Yeah. Thank you so much, Ted. I can take that one. So, selinexor is what we call an XPO1 inhibitor, an Exportin-1 inhibitor. Exportin is a protein; think of it as a gate, but it's specifically located on the nucleus. And what this XPO1 inhibitor does is that it blocks the gate. And by blocking the gate, what we do is we retain really important proteins that control cancer development, cancer proliferation, tumor cell growth. What are these proteins that are retained within the nucleus? Really important tumor suppressors, including p53, also oncoproteins, glucocorticoids, relevant across multiple different kinds of cancers, both solid as well as hematologic in nature. Now, when we think of this mechanism specifically in the context of myelofibrosis, this is where XPO1, the benefit of XPO1, really is highlighted. We know that the current standard of care, by and large, just inhibits the JAK-STAT pathways.

It's an important pathway, but clearly not the only pathway that is relevant in myelofibrosis. What is relevant in myelofibrosis and what drives the pathophysiology, we know, is p53. p53 is very important in maintaining and keeping those cells at bay, but also NF-κB. NF-κB is what drives the symptoms that we see in these patients, also oncoproteins, including c-Myc. So, XPO1 has the benefit of inhibiting all of these relevant pathways applicable to myelofibrosis. And we've got some really key data coming out of many of our clinical trials suggesting that these pathways are inhibited. If we just look at the cytokine data, for example, we are seeing substantial decreases in cytokines relevant to symptom development. So, we know that the mechanism is tied specifically to the efficacy, and I'll certainly go into that in more detail in a few minutes.

Ted Tenthoff
Senior Biotech Analyst, Piper Sandler

That's super helpful background. I want to start with multiple myeloma, just because that is where selinexor, XPOVIO is currently approved, I think in more than 45 companies sold under different brand names across the globe. You guys reported third-quarter revenues around $32 million, guided $110 million-$120 million this year, which I think is back to slightly up versus last year. Where is selinexor primarily used today in relapse refractory multiple myeloma? Where is it used? And what do you see as potential drivers for that indication in the next year?

Richard Paulson
President and CEO, Karyopharm

Yeah. Thanks, Ted. You know, so fortunately, we're continuing to expand a number of countries. We're now actually approved in over 50 countries around the world, with kind of three core partners helping to commercialize selinexor around the world and doing very well. In the U.S., as you mentioned, you know, we just delivered, I think, nice 8.5% year-over-year quarter growth. And, you know, we're working to continue to grow selinexor moving forward. And when you look at our multiple myeloma utilization in the U.S., about 60% of our utilization is in the community setting, where, you know, selinexor is positioned as a flexible, a very differentiated mechanism of action that's a convenient all-oral option for patients post anti-CD38, for patients who can't access or failed a T-cell engaging therapy. A really important treatment option in the community setting.

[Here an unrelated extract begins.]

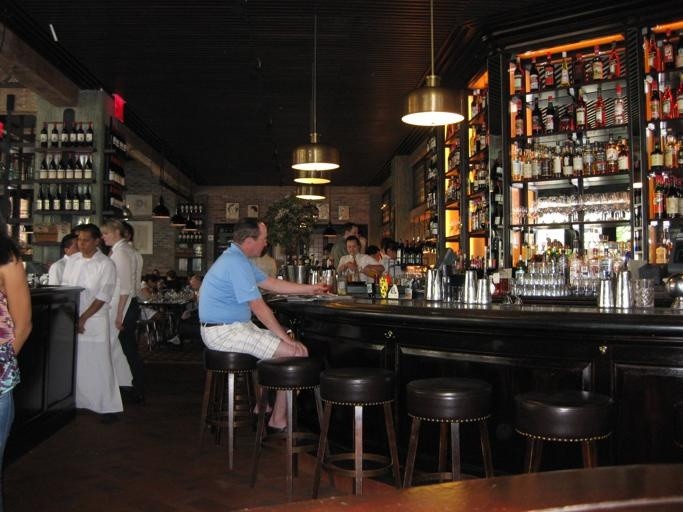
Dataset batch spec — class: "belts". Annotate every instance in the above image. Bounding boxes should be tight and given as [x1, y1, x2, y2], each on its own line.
[199, 322, 234, 326]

And then in the academic setting, again, selinexor, where about 40% of our utilization is, is increasingly positioned as a therapy which physicians are using pre and post T-cell engaging therapy. So, again, exciting opportunity for us, given our mechanism of action and given the importance of T-cell fitness in the academic setting.

Ted Tenthoff
Senior Biotech Analyst, Piper Sandler

Yep.

Richard Paulson
President and CEO, Karyopharm

When we look at, you know, moving forward, we're going to continue to work to grow multiple myeloma. As you know, it's a very competitive space, but we believe we can continue to work to grow, you know, selinexor in multiple myeloma, where I think our transformational growth opportunities moving forward in the near term are myelofibrosis.

Ted Tenthoff
Senior Biotech Analyst, Piper Sandler

Yep.

Richard Paulson
President and CEO, Karyopharm

As you mentioned at the beginning, we're so excited about our myelofibrosis opportunity, which is going to be reading out in March of next year. And then following that, endometrial cancer, which is going to read out in mid-2026. So, our focus right now is myelofibrosis and delivering that readout in March.

Ted Tenthoff
Senior Biotech Analyst, Piper Sandler

That's great, and Richard, that's a perfect segue to my next question, because myelofibrosis is a blockbuster opportunity. Maybe you can start off by, and Reshma, you went into this a little bit, maybe you can describe sort of the condition and the current standard of care, and then we'll get into the ESSENTIAL and the phase I SENTRY data.

Richard Paulson
President and CEO, Karyopharm

Sure, and I might start with the first part, you know, because when you...

Ted Tenthoff
Senior Biotech Analyst, Piper Sandler

Of course.

Richard Paulson
President and CEO, Karyopharm

When you look at myelofibrosis, what's important, there's really three main treatment drivers for physicians: it's spleen volume, it's constitutional symptoms, and it's anemia, and really, with spleen, with reducing the spleen being a key priority for physicians, when they look at what they want to treat. Now, unlike multiple myeloma, which we just discussed, where there are numerous frontline treatment options, there's a number of MOAs, there's a multitude of combinations. In frontline myelofibrosis, it's ruxolitinib.

Ted Tenthoff
Senior Biotech Analyst, Piper Sandler

One.

Richard Paulson
President and CEO, Karyopharm

One. And it's been the standard of care for over a decade. And so, the majority of patients, especially looking at where we're targeting, kind of that intermediate to high-risk patient with platelets greater than 100,000, the large majority of patients are prescribed ruxolitinib. Going back to what I said when I started, what's most important? Reducing the spleen. Yet, when you look at ruxolitinib, three out of 10 patients actually achieve an SVR35. That means 2/3 do not achieve an SVR35. So, there's a significant opportunity to improve on the standard of care. And that's what we're working to deliver with selinexor plus ruxolitinib, working to establish it as the new standard of care, looking to address all three priorities in terms of improving spleen volume reduction, improving kind of symptoms, and really improving anemia for patients.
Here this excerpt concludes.